Kernel Launch for the Example would look like this:

int n = 1000;
int threadsPerBlock = 256;
int numBlocks = (n + threadsPerBlock - 1) / threadsPerBlock;

add_arrays<<<numBlocks, threadsPerBlock>>>(a, b, c, n);

Important

When the number of CUDA threads exceeds the number of array elements, extra threads are launched, but only those whose global index is within bounds should perform useful work. The others must be guarded with a boundary check to avoid out-of-bounds memory access.

Important

All recent GPUs (V100, A100, H100) allow up to 1024 threads per block.

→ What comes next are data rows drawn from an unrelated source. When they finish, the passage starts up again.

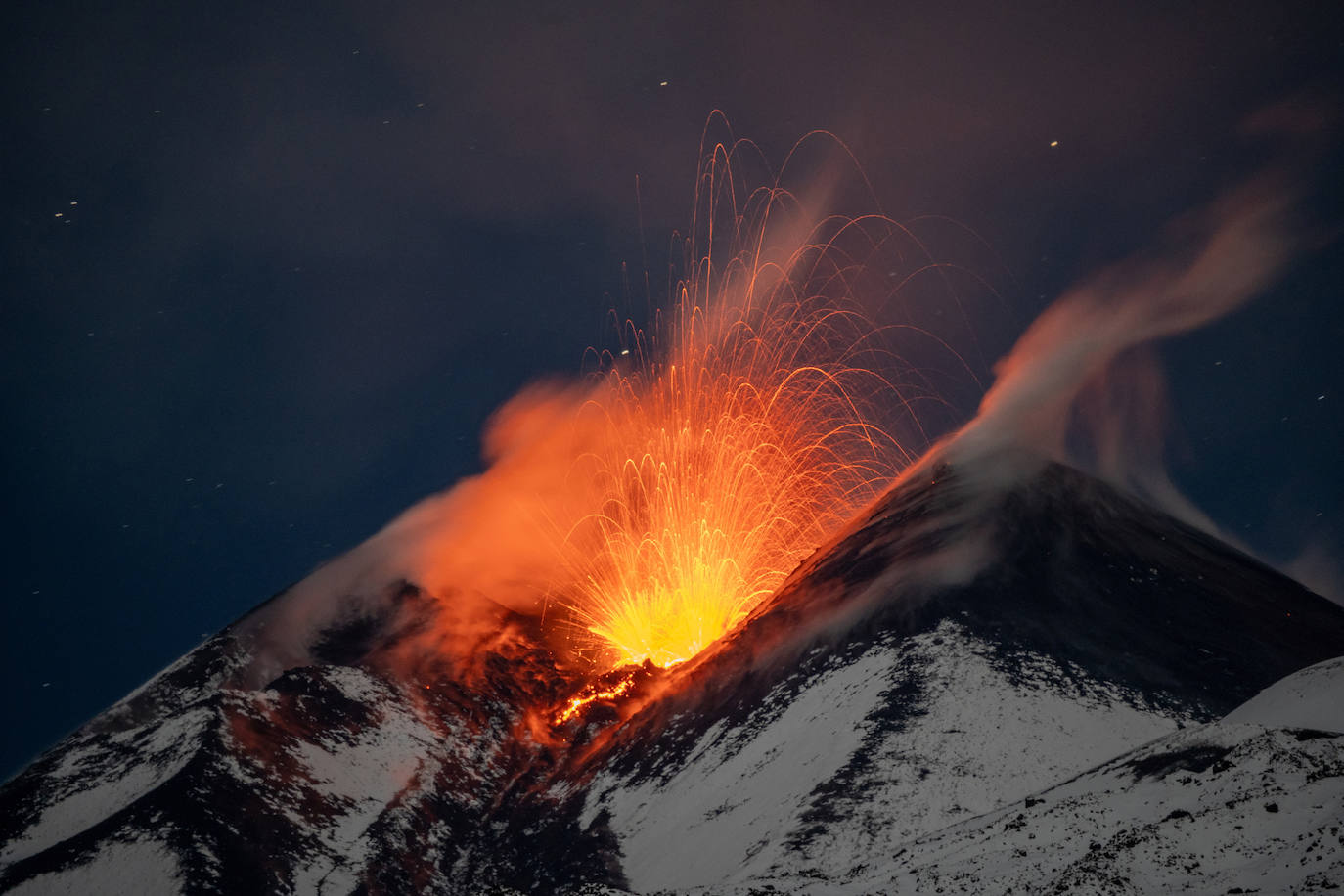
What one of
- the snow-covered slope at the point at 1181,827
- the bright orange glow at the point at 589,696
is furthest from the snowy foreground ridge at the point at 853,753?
the bright orange glow at the point at 589,696

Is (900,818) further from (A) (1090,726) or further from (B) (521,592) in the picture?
(B) (521,592)

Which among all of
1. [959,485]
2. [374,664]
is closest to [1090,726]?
[959,485]

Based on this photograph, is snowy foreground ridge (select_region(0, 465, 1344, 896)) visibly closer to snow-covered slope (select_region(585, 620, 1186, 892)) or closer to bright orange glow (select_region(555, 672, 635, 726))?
snow-covered slope (select_region(585, 620, 1186, 892))

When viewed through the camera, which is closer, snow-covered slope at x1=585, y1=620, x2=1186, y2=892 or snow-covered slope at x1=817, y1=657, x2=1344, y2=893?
snow-covered slope at x1=817, y1=657, x2=1344, y2=893

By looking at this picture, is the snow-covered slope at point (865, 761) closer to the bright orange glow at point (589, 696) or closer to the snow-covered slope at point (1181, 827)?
the snow-covered slope at point (1181, 827)

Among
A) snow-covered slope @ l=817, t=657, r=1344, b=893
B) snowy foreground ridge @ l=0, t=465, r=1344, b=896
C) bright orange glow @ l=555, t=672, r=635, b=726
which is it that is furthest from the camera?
bright orange glow @ l=555, t=672, r=635, b=726

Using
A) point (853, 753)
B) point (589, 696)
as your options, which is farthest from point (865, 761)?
point (589, 696)

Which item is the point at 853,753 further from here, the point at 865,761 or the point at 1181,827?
the point at 1181,827

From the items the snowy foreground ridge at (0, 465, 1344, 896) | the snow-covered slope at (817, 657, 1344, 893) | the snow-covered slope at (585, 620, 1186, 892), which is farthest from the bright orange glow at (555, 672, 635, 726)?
the snow-covered slope at (817, 657, 1344, 893)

In addition, there are some limits on the dimensions of the grid and blocks.

Block dimension limits:

blockDim.x ≤ 1024
blockDim.y ≤ 1024
blockDim.z ≤ 64

Grid dimension limits:

gridDim.x ≤ 2^31 - 1
gridDim.y ≤ 65535
gridDim.z ≤ 65535

We launch enough threads to cover all elements in the array.
Each thread calculates a unique idx.
Thread 0 processes index 0, thread 1 processes index 1, …, thread 999 processes index 999.
Threads with index >= n are skipped via the boundary check.

Key Points

CUDA kernels are launched with a grid of blocks, each containing threads.

Each thread has a unique global index computed from its block and thread indices.

The execution model allows for massive parallelism by executing many threads concurrently.

Understanding the execution model is crucial for writing efficient CUDA code.